BRASÍLIA, DF (FOLHAPRESS) – O líder do governo na Câmara dos Deputados, José Guimarães (PT-CE), protocolou na tarde desta sexta-feira (29) o projeto de lei com parte das medidas de contenção de gastos anunciadas pelo governo de Luiz Inácio Lula da Silva (PT).
Uma das mudanças presentes no texto é a limitação do ganho real do salário mínimo aos percentuais de expansão do teto de despesas do arcabouço fiscal.
A decisão de delegar a apresentação do projeto ao líder do governo foi uma estratégia para agilizar a formalização das medidas.
Se a proposta fosse encaminhada diretamente por Lula, ela ainda precisaria ser submetida a diversas análises e revisões técnicas, com elaboração de despachos e pareceres, para cumprir o rito burocrático exigido dentro do Executivo. Isso possivelmente inviabilizaria o envio formal do projeto de lei ainda nesta semana, como sinalizou a equipe econômica.
O texto também traz mudanças no BPC (Benefício de Prestação Continuada), no Bolsa Família e no FCDF (Fundo Constitucional do Distrito Federal).
A nova regra do salário mínimo prevê que o ganho real do piso seguirá vinculado ao crescimento do PIB de dois anos antes, mas vai oscilar entre 0,6% e 2,5% ao ano, conforme a expansão do limite do arcabouço fiscal.
Caso a expansão do arcabouço seja 2,5% acima da inflação, o piso poderá ter ganho real de até 2,5%. Se a correção do limite for de 2%, esse será o teto de crescimento para o salário mínimo.
O percentual, porém, será um teto. Isso significa, na prática, que é possível haver um aumento menor no salário mínimo do que a ampliação do limite de despesas em determinado ano. Por outro lado, o ganho real não poderá ser menos que 0,6% ao ano.

_Trecho dos dados:_
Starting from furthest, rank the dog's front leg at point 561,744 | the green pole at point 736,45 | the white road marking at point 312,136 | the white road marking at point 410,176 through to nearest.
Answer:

_Exercícios propostos:_
(A) Com base na notícia sobre o projeto de contenção de gastos, responda:
(i) Quem protocolou o projeto de lei na Câmara dos Deputados?
(ii) Entre quais percentuais anuais poderá oscilar o ganho real do salário mínimo pela nova regra?
(iii) Além do salário mínimo, quais benefícios e fundos sofrem mudanças no projeto?
(B) Prossiga com a notícia sobre o projeto de contenção de gastos, começando logo após a última frase apresentada.

_Respostas do exercício:_
(A)
(i) José Guimarães (PT-CE), líder do governo na Câmara dos Deputados.
(ii) Entre 0,6% e 2,5% ao ano.
(iii) O BPC (Benefício de Prestação Continuada), o Bolsa Família e o FCDF (Fundo Constitucional do Distrito Federal).

(B)
Como mostrou a Folha de S.Paulo, a nova regra deve gerar uma redução de R$ 6 no salário mínimo já em 2025. O piso iria a R$ 1.521 pela política atual, mas deve ser corrigido a R$ 1.515 caso o projeto seja aprovado ainda este ano pelo Congresso Nacional. A nova regra valerá até 2030.
O projeto também traz uma série de ajustes no BPC, benefício assistencial no valor de um salário mínimo pago a idosos acima de 65 anos e pessoas com deficiência de baixa renda, e no Bolsa Família.
No BPC, entre as medidas mais duras está a retomada da contabilização de benefícios da seguridade (como aposentadoria, pensão ou o próprio BPC) na renda familiar per capita observada como critério de elegibilidade ao programa. Desde 2020, o Congresso Nacional permitiu descontar esses valores, facilitando a concessão e permitindo até mesmo o acúmulo de dois ou mais benefícios na mesma família.
Também há um ajuste no conceito de pessoa com deficiência para fins de elegibilidade ao programa. O texto diz que a pessoa com deficiência é aquela “incapacitada para a vida independente e para o trabalho”, o que tende a excluir pessoas com deficiência de grau leve ou moderado.
O ex-presidente do INSS Leonardo Rolim é crítico dessa mudança, pois trata a deficiência como invalidez, punindo indivíduos que se esforçam para superar suas limitações em busca de colocação no mercado de trabalho -conduta que, para o especialista, deveria ser incentivada.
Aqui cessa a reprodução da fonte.